William knew. He had been barred from giving blood a third time. As her kind said, the third time would have been the charm. It would bind her to him without choice, without consent. A union filled with resentful compliance was not acceptable.
Not to him.
In the end, she had been given a transfusion. She smelled off for two weeks afterward. He had mentioned she had smelled like someone else until her body's natural cycles and rhythms had righted themselves.
“I'm so sorry that I didn’t smell tasty for a week or two,” she'd said, rolling her beautiful eyes at him. William had smiled.
“It is better for me. Not your pain, your suffering at their transgression,” he mentioned quickly to avoid confusion as her brows came together in a frown. “But because their attack on you proved my mettle. You know the man I am.”
Julia shook her head in correction. “You are not a man. You're something else.”
William’s face took on a sad countenance. “I am more man than you could ever know.”
Julia looked into a face filled with sincerity and an expression she'd seen on Jason's face before.
Desire.
She shifted her gaze from his as they walked away together, the vampire guard swarming around them.
*
taking
Joseph gave Tony a subtle flick of his tail, but it was scent, not motion that let Tony know to flank the group of vampires. One amongst the Were remained unchanged.
A new threat faced them. They had smelled what threatened during their last reconnaissance.

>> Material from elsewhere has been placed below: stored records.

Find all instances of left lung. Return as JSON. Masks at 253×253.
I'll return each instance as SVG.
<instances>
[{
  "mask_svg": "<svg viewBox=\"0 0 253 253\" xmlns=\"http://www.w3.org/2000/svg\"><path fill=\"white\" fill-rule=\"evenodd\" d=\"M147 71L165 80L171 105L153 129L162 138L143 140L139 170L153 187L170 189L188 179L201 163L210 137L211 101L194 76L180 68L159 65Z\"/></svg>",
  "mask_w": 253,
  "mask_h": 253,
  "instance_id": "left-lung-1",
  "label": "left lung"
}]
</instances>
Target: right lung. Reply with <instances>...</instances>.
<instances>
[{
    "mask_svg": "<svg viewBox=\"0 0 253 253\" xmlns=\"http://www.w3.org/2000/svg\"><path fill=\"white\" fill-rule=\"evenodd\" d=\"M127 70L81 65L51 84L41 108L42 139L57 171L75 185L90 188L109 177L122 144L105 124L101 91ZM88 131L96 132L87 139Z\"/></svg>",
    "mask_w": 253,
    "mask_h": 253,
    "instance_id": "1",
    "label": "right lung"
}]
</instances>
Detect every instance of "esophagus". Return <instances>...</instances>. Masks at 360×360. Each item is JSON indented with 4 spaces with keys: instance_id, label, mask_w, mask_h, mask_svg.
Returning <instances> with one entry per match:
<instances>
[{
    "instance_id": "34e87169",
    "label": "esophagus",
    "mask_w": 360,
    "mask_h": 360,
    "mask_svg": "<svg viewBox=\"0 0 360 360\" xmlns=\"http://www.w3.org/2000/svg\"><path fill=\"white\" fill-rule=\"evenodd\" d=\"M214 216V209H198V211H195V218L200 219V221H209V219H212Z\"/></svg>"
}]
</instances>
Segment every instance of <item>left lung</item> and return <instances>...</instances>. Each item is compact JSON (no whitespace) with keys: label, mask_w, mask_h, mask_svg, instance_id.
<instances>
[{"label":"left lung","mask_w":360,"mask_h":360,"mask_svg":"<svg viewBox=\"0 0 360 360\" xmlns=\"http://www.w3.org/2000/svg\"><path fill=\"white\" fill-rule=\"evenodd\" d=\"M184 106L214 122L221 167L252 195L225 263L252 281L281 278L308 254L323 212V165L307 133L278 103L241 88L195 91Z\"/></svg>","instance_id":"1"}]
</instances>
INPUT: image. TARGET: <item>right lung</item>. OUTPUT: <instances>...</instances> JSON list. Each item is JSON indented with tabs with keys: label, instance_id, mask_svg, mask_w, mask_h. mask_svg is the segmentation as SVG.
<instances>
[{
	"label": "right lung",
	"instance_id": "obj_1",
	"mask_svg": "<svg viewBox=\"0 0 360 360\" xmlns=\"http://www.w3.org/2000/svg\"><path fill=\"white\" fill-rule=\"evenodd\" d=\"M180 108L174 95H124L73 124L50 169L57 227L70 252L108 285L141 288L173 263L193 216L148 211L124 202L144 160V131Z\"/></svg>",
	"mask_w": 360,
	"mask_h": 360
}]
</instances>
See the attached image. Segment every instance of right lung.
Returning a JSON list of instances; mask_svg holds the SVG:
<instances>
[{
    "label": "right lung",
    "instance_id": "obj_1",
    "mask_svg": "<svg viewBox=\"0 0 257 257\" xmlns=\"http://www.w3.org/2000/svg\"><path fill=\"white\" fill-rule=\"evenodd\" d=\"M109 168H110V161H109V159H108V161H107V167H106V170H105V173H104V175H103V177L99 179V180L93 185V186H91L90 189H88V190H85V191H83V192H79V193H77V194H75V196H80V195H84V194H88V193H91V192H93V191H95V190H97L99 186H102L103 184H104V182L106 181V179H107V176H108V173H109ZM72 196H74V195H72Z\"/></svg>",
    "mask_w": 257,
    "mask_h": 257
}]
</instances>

The Rare One was entering her awakening. She would be dangerous. One of his wolves would nail her with the gun. A gun that had a dart filled with a sedative. It could stop an ox. In this case, it would stop the Singer. Stop her from using what made her unique against them. That she stayed willingly with the kiss of drinkers was worrisome. Very.
She was unmated. Joseph knew. Her smell told him.
They moved toward the group, stealthily. Sure and confident.
Ready for combat.
*
Julia
Julia was nervous. She was usually anxious now. Gone was the easygoing nonchalance of her former life. Knowing what she was had stripped her of that. Not knowing what her future held, or knowing the expectation others had for her future had cloaked her as surely as the warm puffy coats of her Alaskan existence before.